Given the impact of hypoxia on resistance to tumor therapy, a specific oxygen supply or in situ oxygenation only around the tumor would be the best strategy to achieve the full potential of PDT in a hypoxic tumor. However, when a variety of oxygen generators, oxygen carriers, or nanoconjugates are employed in PDT, the oxygen toxicity in vivo should be carefully considered in future studies, as locally increased partial pressures of oxygen can lead to hyperoxia, which may be detrimental to the lungs and the central nervous system. Furthermore, type II reactions are considered the most common pathway in photodynamic reactions, but it should be mentioned that type III (triplet-doublet interaction) and type IV (photoisomerization) reactions can exert cytotoxic effects directly on intracellular structures without the mediation of oxygen[97]. Therefore, in addition to fundamental research on hypoxia, it is anticipated that the use of novel PS transporters or light-inducible self-regulating PS molecules will be an excellent alternative for the treatment of hypoxic tumors.

Concluding remarks

We discussed various strategies that have improved traditional PDT, focusing on three components of PDT (PS, light, and oxygen), as summarized in Fig. 2. To demonstrate the usefulness of PDT, which has been developed over its long history, extensive research on PDT should be conducted, including studies of safety, biodegradability, and tumor specificity by active targeting, along with examining targeting mechanisms, physicochemical factors, and the physiological characteristics of the tumor microenvironment.
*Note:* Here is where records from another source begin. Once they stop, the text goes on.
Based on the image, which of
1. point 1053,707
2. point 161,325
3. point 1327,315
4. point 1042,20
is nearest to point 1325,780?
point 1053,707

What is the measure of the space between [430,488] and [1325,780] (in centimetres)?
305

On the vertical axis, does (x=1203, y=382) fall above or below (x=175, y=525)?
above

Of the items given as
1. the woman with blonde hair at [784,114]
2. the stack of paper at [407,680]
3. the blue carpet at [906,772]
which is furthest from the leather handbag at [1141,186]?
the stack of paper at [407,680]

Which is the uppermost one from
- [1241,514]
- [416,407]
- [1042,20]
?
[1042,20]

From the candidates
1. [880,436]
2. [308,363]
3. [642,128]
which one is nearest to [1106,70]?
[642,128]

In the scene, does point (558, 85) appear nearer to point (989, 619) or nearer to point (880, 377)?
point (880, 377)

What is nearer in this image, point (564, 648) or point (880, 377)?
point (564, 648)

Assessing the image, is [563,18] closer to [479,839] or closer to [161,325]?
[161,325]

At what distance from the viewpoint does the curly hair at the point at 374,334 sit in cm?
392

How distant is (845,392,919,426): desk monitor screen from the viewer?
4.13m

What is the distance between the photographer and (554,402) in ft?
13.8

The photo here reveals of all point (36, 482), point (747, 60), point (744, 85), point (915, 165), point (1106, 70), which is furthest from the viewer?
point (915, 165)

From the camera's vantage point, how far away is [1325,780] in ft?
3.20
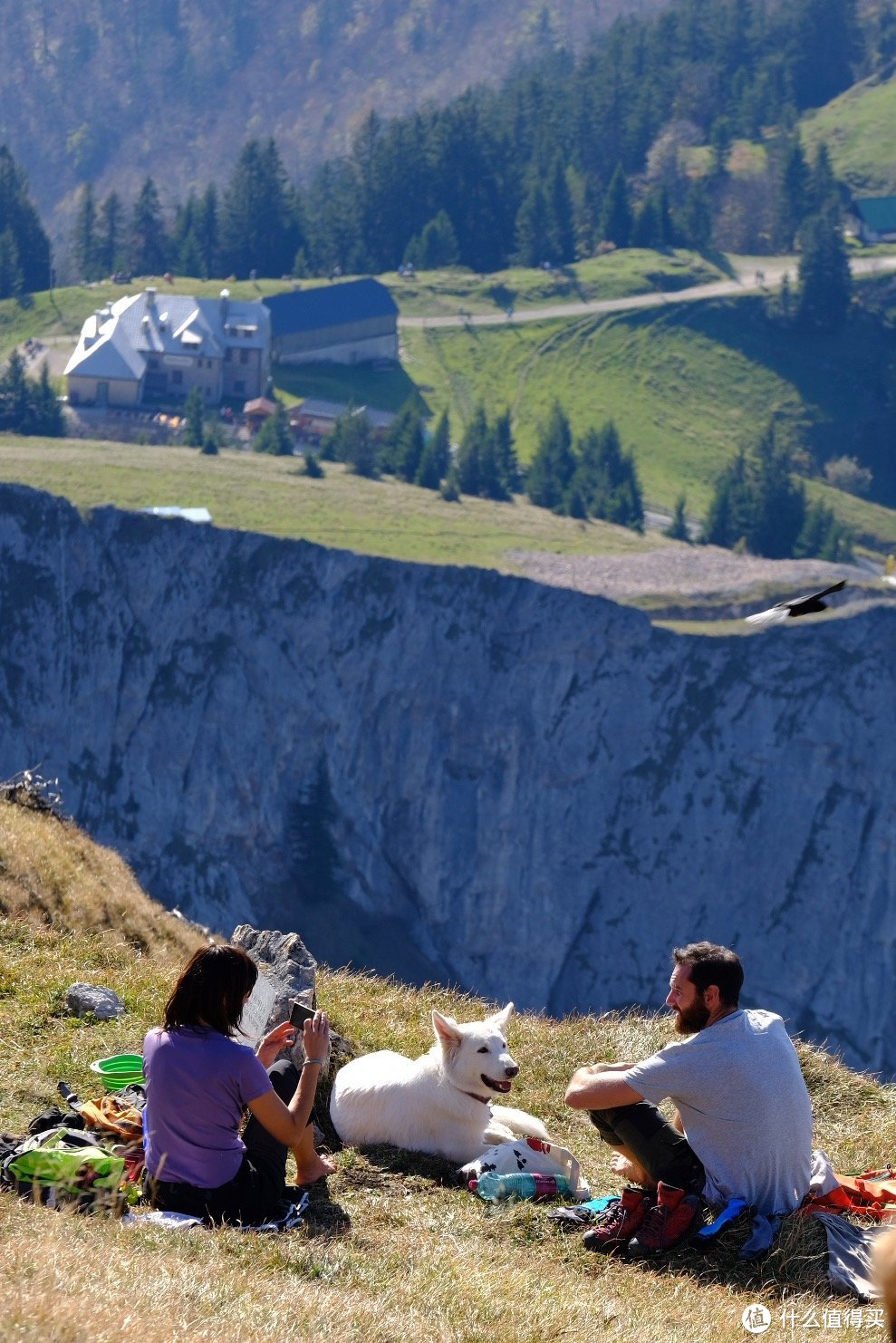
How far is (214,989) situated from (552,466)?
107741 mm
While the benchtop-to-bedside translational approach for recently advanced PDTs is still a daunting process, these new insights brighten the clinical outlook for using PDT, thus ensuring next generation strategies. Although not covered in detail in this review, these PDTs can be combined with immunotherapy via immunomodulation, as recently reported elsewhere[98-100]. Therefore, more progressive approaches in conjunction with existing methods or new technologies will promote PDT development for targeted cancer treatment.

Fig. 2

Schematic overview of cancer treatment using smart PDT strategies to overcome the innate problems of conventional PDT.
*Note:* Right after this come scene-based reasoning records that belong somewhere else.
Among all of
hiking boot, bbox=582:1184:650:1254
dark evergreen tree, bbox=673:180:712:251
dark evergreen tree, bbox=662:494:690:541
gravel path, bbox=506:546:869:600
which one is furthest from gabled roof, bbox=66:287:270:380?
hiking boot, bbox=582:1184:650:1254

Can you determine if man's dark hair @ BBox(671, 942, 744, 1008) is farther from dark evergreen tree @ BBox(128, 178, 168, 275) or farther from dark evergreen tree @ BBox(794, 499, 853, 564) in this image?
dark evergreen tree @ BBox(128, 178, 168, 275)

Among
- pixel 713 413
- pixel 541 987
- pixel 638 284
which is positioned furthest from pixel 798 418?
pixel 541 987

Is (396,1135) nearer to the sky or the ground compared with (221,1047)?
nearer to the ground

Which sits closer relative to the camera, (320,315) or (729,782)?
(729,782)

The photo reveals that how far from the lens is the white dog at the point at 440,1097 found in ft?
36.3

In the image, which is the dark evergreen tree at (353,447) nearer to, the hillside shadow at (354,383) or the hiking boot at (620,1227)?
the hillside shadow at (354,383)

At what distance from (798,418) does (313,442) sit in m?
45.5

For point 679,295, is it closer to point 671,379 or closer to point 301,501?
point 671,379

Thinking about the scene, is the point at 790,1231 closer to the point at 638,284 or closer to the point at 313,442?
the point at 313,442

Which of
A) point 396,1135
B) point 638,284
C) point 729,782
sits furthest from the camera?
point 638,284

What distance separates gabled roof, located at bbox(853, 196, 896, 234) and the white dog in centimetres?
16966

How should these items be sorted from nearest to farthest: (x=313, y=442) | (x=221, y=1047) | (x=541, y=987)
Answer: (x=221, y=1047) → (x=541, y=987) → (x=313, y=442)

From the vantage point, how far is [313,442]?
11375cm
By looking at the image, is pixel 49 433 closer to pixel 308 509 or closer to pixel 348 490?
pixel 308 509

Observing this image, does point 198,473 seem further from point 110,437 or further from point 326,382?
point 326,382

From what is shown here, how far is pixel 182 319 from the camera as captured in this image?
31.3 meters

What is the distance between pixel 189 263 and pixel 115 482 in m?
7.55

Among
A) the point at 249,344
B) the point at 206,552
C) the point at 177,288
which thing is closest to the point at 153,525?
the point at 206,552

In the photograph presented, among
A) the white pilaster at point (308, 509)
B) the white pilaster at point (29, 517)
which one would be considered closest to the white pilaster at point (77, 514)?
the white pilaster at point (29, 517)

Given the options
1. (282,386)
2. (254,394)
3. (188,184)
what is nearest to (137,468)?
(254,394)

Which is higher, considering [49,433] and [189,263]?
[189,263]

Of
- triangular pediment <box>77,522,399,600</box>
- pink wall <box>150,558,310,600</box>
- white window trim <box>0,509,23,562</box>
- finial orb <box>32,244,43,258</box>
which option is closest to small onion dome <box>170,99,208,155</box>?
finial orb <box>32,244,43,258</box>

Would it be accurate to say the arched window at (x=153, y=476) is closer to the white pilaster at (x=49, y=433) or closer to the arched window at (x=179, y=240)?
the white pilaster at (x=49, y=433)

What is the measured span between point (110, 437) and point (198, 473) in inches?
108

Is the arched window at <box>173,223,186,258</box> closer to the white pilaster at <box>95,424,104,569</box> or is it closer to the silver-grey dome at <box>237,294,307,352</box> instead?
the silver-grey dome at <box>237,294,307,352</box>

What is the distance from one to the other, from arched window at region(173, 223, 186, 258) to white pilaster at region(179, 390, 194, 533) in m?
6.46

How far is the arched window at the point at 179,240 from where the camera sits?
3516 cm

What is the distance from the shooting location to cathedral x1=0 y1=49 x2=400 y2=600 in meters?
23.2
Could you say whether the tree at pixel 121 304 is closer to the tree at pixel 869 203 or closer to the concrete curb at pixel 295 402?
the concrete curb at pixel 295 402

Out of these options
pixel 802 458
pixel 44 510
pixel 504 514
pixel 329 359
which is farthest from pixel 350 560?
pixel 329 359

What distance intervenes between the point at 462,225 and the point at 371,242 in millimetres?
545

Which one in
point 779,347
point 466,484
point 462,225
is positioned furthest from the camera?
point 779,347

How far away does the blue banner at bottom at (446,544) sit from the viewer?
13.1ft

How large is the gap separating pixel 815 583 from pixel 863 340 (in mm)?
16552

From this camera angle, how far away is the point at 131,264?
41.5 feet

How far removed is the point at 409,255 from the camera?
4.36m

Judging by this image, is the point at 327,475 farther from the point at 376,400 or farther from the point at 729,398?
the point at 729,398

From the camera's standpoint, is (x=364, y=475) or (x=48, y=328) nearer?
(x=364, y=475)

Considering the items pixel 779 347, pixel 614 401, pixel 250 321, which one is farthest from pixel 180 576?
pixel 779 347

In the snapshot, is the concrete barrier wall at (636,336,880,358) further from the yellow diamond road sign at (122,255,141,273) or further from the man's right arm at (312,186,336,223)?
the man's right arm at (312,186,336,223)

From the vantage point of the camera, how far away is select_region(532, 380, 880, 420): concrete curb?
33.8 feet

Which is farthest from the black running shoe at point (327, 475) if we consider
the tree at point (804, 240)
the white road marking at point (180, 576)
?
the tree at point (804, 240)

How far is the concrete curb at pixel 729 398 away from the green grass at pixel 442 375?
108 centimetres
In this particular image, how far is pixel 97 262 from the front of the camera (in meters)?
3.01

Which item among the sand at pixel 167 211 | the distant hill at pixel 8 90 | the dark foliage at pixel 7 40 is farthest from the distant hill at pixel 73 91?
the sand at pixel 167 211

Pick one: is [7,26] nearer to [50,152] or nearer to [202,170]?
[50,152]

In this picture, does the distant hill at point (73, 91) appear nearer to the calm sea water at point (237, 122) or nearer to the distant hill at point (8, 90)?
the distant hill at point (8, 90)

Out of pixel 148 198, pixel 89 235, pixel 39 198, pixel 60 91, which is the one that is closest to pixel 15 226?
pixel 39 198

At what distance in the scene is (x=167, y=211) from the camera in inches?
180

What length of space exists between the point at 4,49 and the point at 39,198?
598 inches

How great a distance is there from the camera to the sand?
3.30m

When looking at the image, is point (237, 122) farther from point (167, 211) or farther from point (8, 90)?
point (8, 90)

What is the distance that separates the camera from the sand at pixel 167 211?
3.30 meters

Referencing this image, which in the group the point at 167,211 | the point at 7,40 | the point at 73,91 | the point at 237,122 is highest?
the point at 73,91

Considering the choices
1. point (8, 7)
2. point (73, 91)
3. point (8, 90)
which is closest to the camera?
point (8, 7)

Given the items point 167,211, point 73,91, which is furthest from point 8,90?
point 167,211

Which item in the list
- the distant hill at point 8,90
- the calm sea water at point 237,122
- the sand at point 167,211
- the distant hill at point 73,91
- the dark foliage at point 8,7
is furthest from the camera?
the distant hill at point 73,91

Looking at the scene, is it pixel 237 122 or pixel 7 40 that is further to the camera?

Three PDT approaches, including proteinaceous PS, self-illumination, and oxygen-independent methods are highlighted in this review. CL chemiluminescence, BL bioluminescence.

In conclusion, we highlighted recent advances in PDT for effective tumor treatment. The key aspect in PDT is ROS generation by light-activated PSs, which leads to tumor and vasculature killing via different cell death pathways and/or immune response activation. However, despite its clinical potential, it is not easy to optimize the PS, light, and oxygen depletion factors of PDT in cancer therapy, primarily due to the complexity of the tumor microenvironment. Beyond the barriers of conventional PDTs, smart approaches in combination with novel bio/nanomaterials or insights have been recently developed, which include the use of proteinaceous PSs, self-illuminating methods, and oxygen-independent strategies. These developed PDTs are necessary to ensure effective and selective delivery to tumor sites as well as in vivo safety, and they have contributed to the increasing usefulness of PDT in cancer treatment. In combination with new materials or other therapeutic modalities, it is anticipated that safer, more effective, and more biocompatible PDT will bring even greater advances in cancer therapy and molecular medicine.